With regard to production, the evolution of EOR technology has been key in helping Oman retain high production rates in recent years. However, operators are increasingly aware of the need to balance production growth imperatives with considerations of sustainability. “Within the next five years, more than 23% of our projects will involve EOR technology,” Al Lawati told OBG. “Along with this comes the challenge of sustainability, because the more we use EOR in difficult formations, the more energy-intensive it becomes. As such, the challenge will be to increase production without increasing our carbon footprint.”

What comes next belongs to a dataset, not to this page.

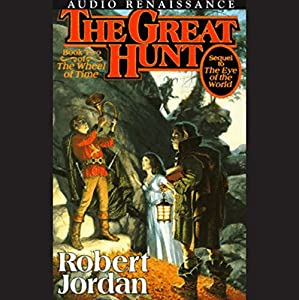 The Great Hunt Hörbuch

This has meant deploying renewable sources such as solar and wind as an alternative to gas in steambased EOR where possible. The pioneering example is PDO’s Miraah Solar Thermal Project, which harnesses solar energy to produce steam to extract heavy and viscous oil at the Amal field in the south of Oman. In the same vein, the solar EOR project by the US’ Occidental Petroleum at the Mukhaizna oil field is set to double capacity at the Miraah plant to 2 GW.
On the sustainability front, one of the sector’s most successful projects to date is the Nimr Water Treatment Project, which created a giant wetland system capable of processing over 110,000 cu metres per day of water. As is the case at the Nimr oil field, produced water is a by-product of the oil production process. While this water is conventionally disposed of using energy-intensive pumps that send the water under ground into deep-lying aquifers, the Nimr project has created a constructed wetland system in a previously desert area by planting more than 1.2m seedlings and supplying the 2.4m-sq-metre area with a continuous supply of water. According to the International Water Association, this project alone contributes around 4.3% to Oman’s overall intended nationally determined contributions under the UN Framework Convention on Climate Change to reduce greenhouse gas emissions by 2% between 2020 and 2030. As well as its positive environmental impact, the water treatment solution is less gas-intensive and more cost effective than conventional methods.
The first and second phases were rolled out in 2010 and 2015, and had respective water treatment capacities of 45,000 cu metres per day and 115,000 cu metres per day. A third phase – which is planned to increase capacity to 175,000 cu metres per day – was nearing completion as of the end of 2019.